How are the equations in terms of total energy, roughly guestimating?
Earth receives a solar flux of ~1370 W/m2. Which is about roughly 340 W/m2 average on the surface. Say that for a lattitude of 40-45 degrees the average value is about 0.5 kW/m2 for easy ballpark figures. Cars typically use 10-50 kW driving, I estimate. But in between the two is the efficiency of the photosynthesis, the loss to other, unusable masses, the transport and distribution of the fuel and the efficiency of the car itself. Suppose (wild guess) that 10% of the solar flux is captured in the photosythesis, which is transferred to fuel with a loss of 50% rougly estimating including all the other processes, except that the fuel efficiency of the car is about 40% which means that 2% of the 0,5 kW/m2 is used effectivily for propulsion (5 W).

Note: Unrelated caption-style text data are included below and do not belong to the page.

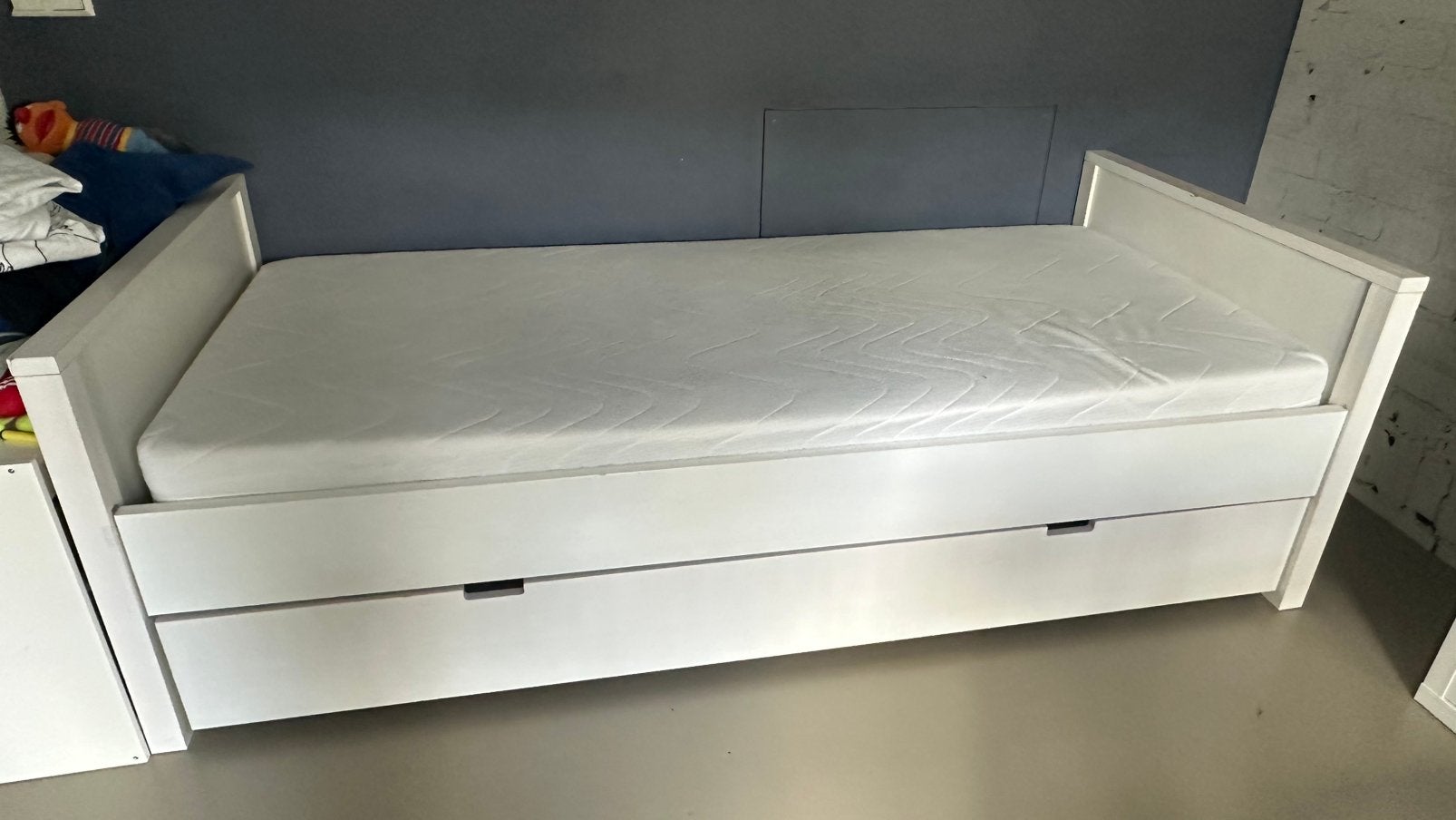 Bopita kinderbed met slaaplade, Kinderen en Baby's, Kinderkamer | Bedden, Ophalen, 85 tot 100 cm, Gebruikt, Matras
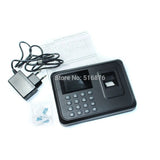 Biometric Fingerprint Time Clock Recorder Employee Digital Electronic Attendance hine W/ Charger Adapter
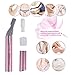 Facial Hair Removal for Women, Electric Hair Trimmer Eyebrow Shaper Lady Shaver Precision Micro Touch Razor, Personal Bikini Legs Shavers Arm Trimmer Flawless Hair Remover with Cleaning Brush Shaper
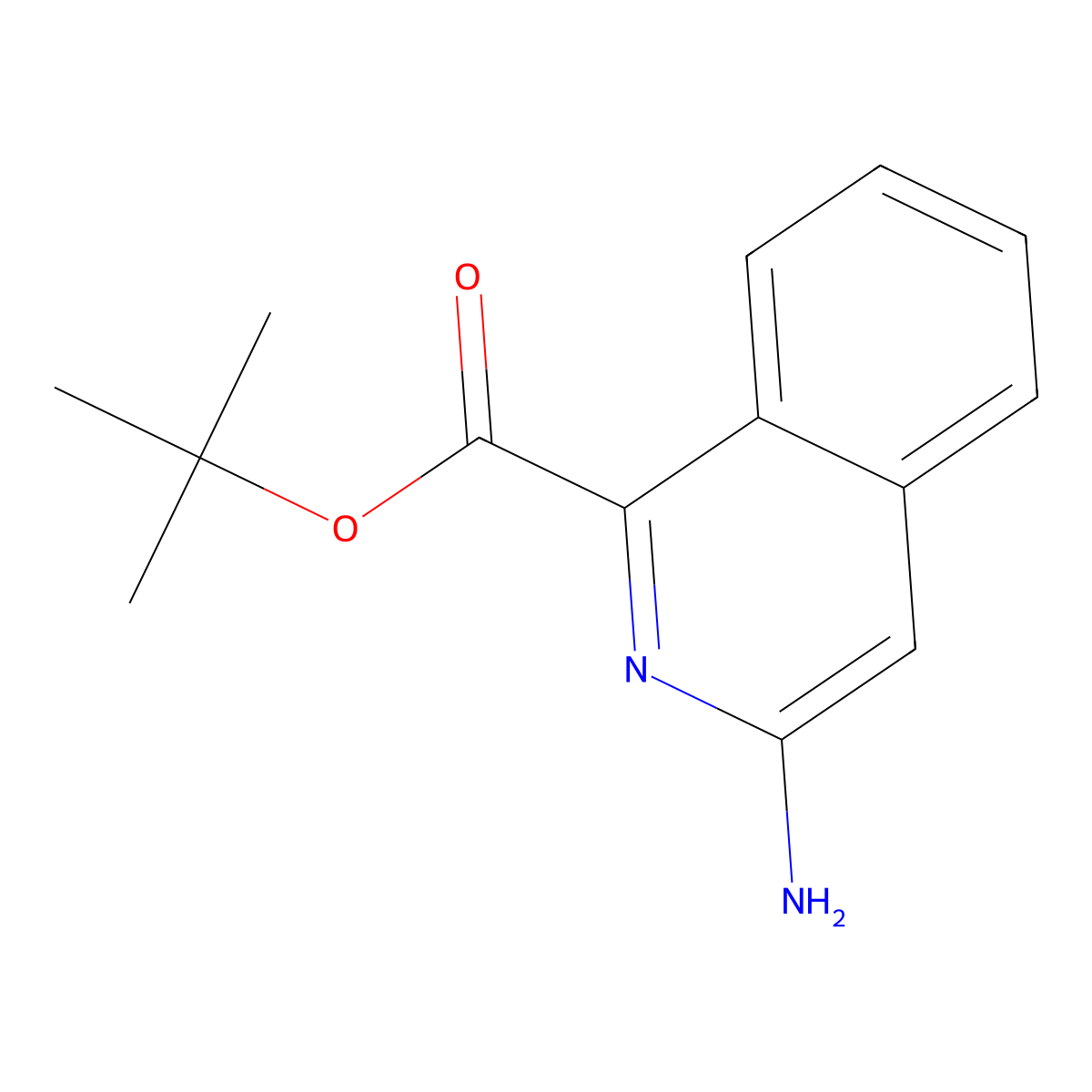 Tert-butyl 3-aminoisoquinoline-1-carboxylate molecular structure, CAS 2639410-62-9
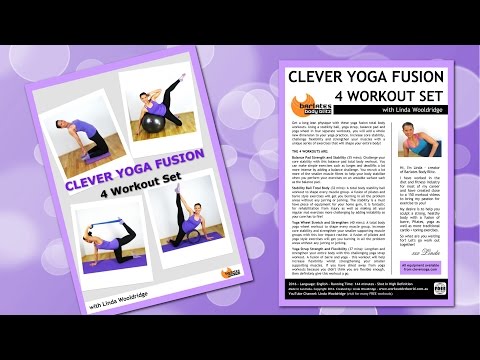 BARLATES BODY  BLITZ Clever Yoga Fusion 4 Workout DVD with Linda Wooldridge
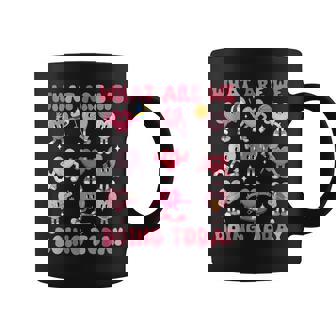 What Are We Doing Today Pe Teacher Hearts Valentine's Day Coffee Mug - Seseable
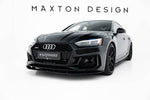 Maxton Parts - Frontlippe passend für Audi RS5 Coupe / Sportback F5 schwarz matt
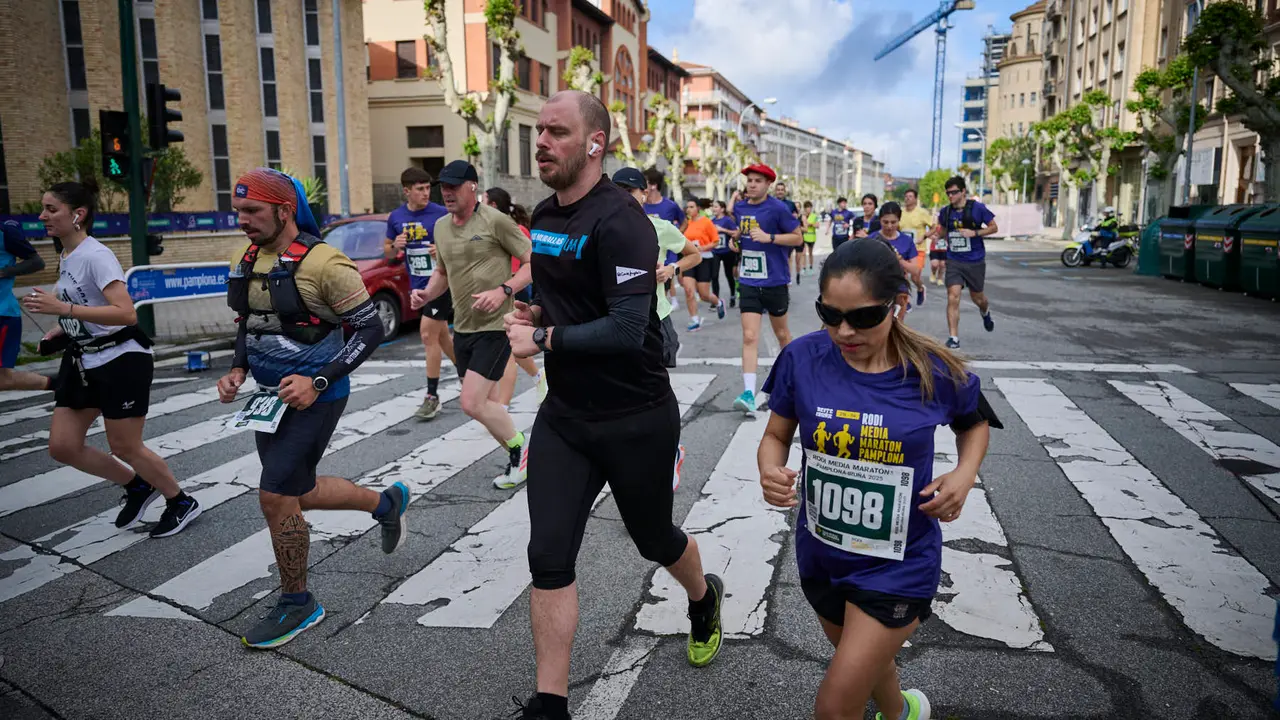 41 Media Maratón de Pamplona con la participación de más de mil personas. PABLO LASAOSA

So to generate the 10-50kW we need 1000 - 5000 m2 production area.
Of course cars don't drive continuously, while the production can be considered continuously. So if I drive average 15,000 miles a year in 400 hours that's roughly one hour per day, so the 1000 - 5000 m2 can support 24 cars continuously. So you'd need some 40-200 m2 fuel production area per car. How far am I off? Is this feasible as prominent fuel source for the future?